062 値上がりする絵
『若手有名画家コリン・ウィンドリアがまさかの犯人!?』
『ツガイ狂いの苦しみに迫る』
『犯人検挙の裏には、ヨシュア殿下のツガイ問題が隠されているとの情報が!』
そんな見出しが踊る新聞が、連日ルトベルク王国中を騒がせている。
私はコリン様が逮捕の日された翌日、ヨシュア殿下による事情聴取をみっちり受け、あの日あった事の顛末を全て話した。
もちろん彼が私に少女の殺害を仄めかした事も含めてだ。
同時進行でコリン様のアトリエは警らによって家宅捜査され、殺人を示す証拠となる品が続々発見されたそうだ。
中でも決定的だったのは、トムス川の脇にあるプラタナスの木の枝に首を吊った状態で見つかった少女たちの絵が、彼の残したスケッチブックに残されていたことだった。
彼の卓越した人物描写技術のため、スケッチブックに描かれた少女の絵が、亡くなった少女たちと瓜二つであると認定され、それが動かぬ証拠となってしまったのである。

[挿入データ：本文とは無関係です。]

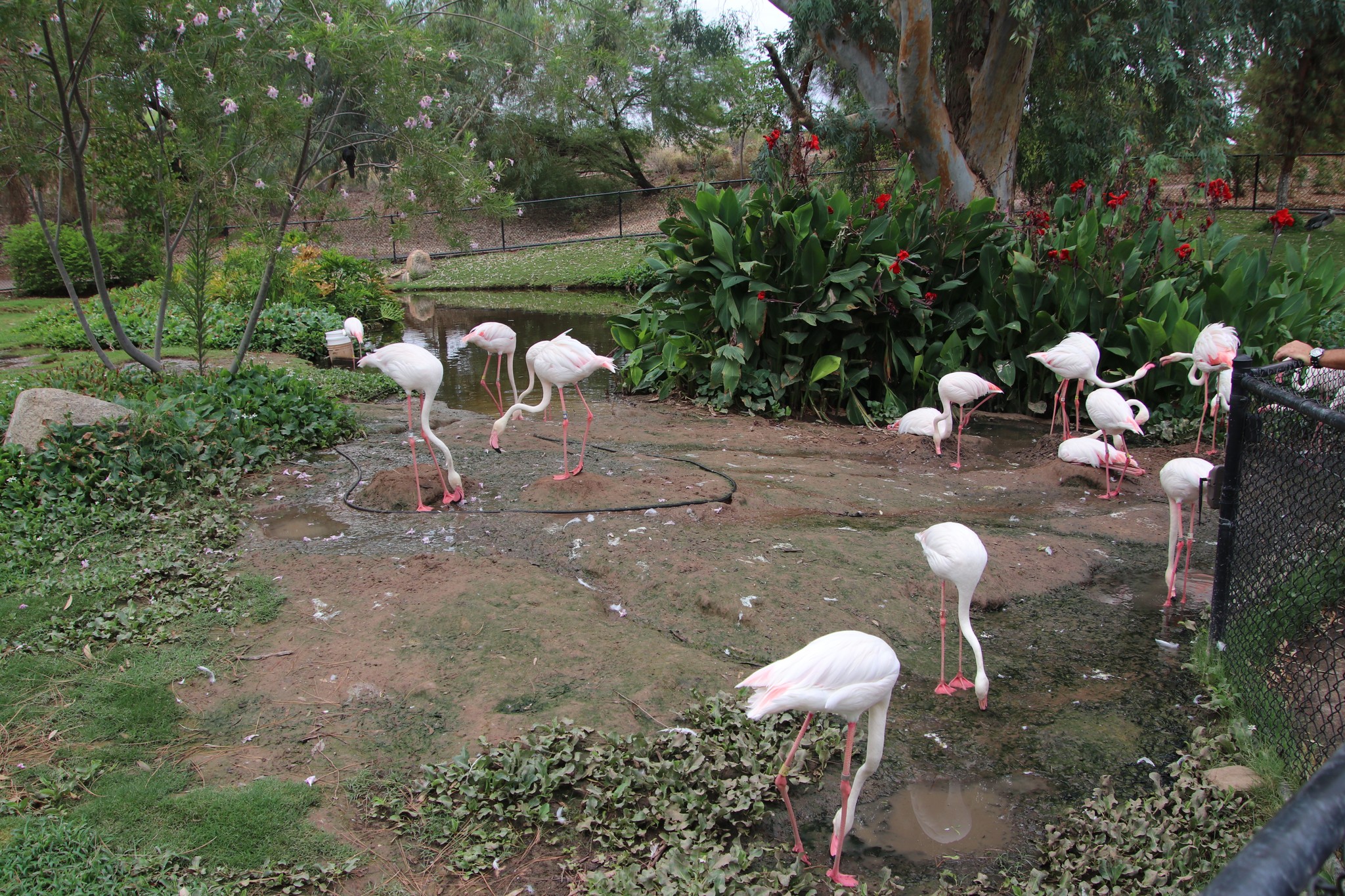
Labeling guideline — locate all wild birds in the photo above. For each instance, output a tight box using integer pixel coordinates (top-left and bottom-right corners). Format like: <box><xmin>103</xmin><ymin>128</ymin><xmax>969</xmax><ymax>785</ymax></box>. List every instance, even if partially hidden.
<box><xmin>341</xmin><ymin>316</ymin><xmax>364</xmax><ymax>361</ymax></box>
<box><xmin>888</xmin><ymin>397</ymin><xmax>953</xmax><ymax>441</ymax></box>
<box><xmin>932</xmin><ymin>369</ymin><xmax>1004</xmax><ymax>469</ymax></box>
<box><xmin>489</xmin><ymin>326</ymin><xmax>621</xmax><ymax>484</ymax></box>
<box><xmin>510</xmin><ymin>337</ymin><xmax>554</xmax><ymax>424</ymax></box>
<box><xmin>356</xmin><ymin>342</ymin><xmax>464</xmax><ymax>514</ymax></box>
<box><xmin>910</xmin><ymin>520</ymin><xmax>993</xmax><ymax>712</ymax></box>
<box><xmin>732</xmin><ymin>625</ymin><xmax>907</xmax><ymax>895</ymax></box>
<box><xmin>1025</xmin><ymin>317</ymin><xmax>1344</xmax><ymax>612</ymax></box>
<box><xmin>459</xmin><ymin>321</ymin><xmax>527</xmax><ymax>423</ymax></box>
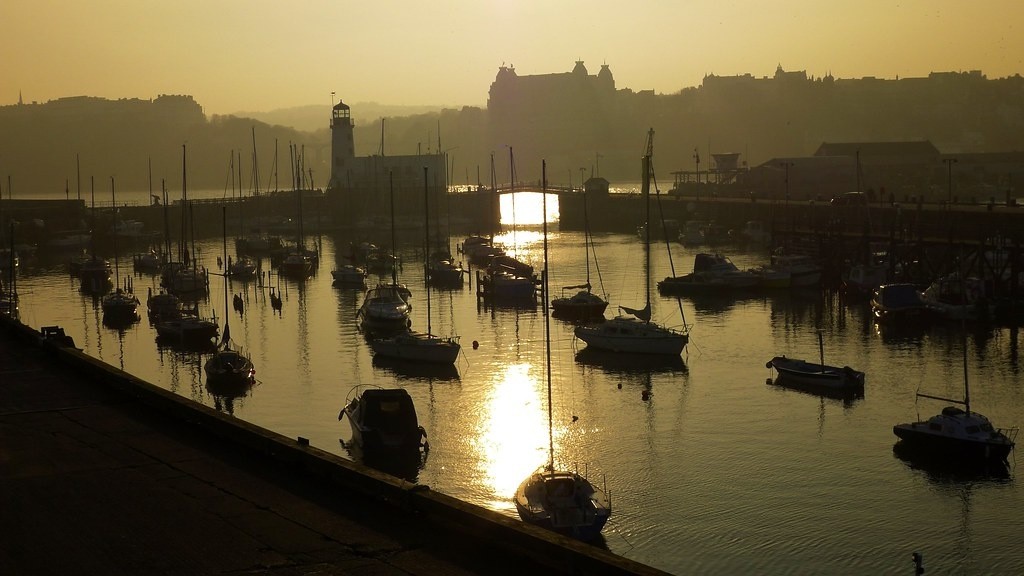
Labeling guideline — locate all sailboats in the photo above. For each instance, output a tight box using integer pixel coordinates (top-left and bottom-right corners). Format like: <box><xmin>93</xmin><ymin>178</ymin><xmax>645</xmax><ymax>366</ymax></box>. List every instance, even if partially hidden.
<box><xmin>891</xmin><ymin>224</ymin><xmax>1019</xmax><ymax>466</ymax></box>
<box><xmin>1</xmin><ymin>116</ymin><xmax>997</xmax><ymax>545</ymax></box>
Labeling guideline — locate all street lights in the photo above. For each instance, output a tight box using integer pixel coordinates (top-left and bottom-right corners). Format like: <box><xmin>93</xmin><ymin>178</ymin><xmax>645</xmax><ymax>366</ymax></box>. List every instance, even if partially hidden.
<box><xmin>780</xmin><ymin>160</ymin><xmax>795</xmax><ymax>208</ymax></box>
<box><xmin>579</xmin><ymin>167</ymin><xmax>587</xmax><ymax>191</ymax></box>
<box><xmin>942</xmin><ymin>158</ymin><xmax>957</xmax><ymax>211</ymax></box>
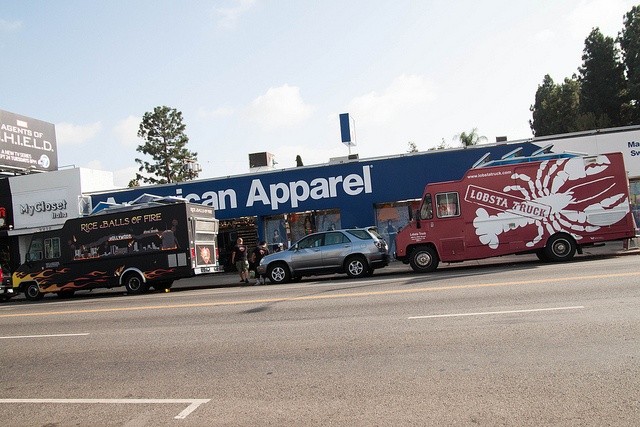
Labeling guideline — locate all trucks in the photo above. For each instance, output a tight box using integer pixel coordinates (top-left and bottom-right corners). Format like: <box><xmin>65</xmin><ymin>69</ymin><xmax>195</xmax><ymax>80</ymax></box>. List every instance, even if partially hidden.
<box><xmin>393</xmin><ymin>152</ymin><xmax>636</xmax><ymax>272</ymax></box>
<box><xmin>12</xmin><ymin>202</ymin><xmax>220</xmax><ymax>301</ymax></box>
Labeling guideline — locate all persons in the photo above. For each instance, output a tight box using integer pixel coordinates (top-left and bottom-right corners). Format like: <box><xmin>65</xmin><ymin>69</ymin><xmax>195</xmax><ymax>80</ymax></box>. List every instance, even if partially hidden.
<box><xmin>304</xmin><ymin>216</ymin><xmax>313</xmax><ymax>235</ymax></box>
<box><xmin>384</xmin><ymin>219</ymin><xmax>398</xmax><ymax>254</ymax></box>
<box><xmin>232</xmin><ymin>237</ymin><xmax>249</xmax><ymax>283</ymax></box>
<box><xmin>328</xmin><ymin>225</ymin><xmax>336</xmax><ymax>230</ymax></box>
<box><xmin>272</xmin><ymin>230</ymin><xmax>281</xmax><ymax>244</ymax></box>
<box><xmin>252</xmin><ymin>241</ymin><xmax>271</xmax><ymax>285</ymax></box>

自業自得ではあるけれど、なんとも皮肉な事だと私は思う。
「あいつが描いたシャーリーの絵がもし売りに出されたら、過去最高額を記録するだろうってさ」
新聞を読みながら紅茶を啜るという、伯爵家の子息にあるまじき、行儀の悪さを発揮するシリル。
私は、そんなシリルの向かい側で、硬いパンを咀嚼する事により、フェイスラインを今日もすっきりさせる事を余儀なくされている。
「それって、地下室にあったイーゼルに立てかけられていたやつだろ?あの時密かに持ち出せていたらなぁ……あ、シャーリーが監禁された事に対する賠償金代わりに、今から請求とか出来ないのかな」
広げた新聞から顔をのぞかせたシリルは、期待した表情をこちらに向ける。
私は優雅に紅茶を口に含み、パンを柔らかくしてから飲み込んだ。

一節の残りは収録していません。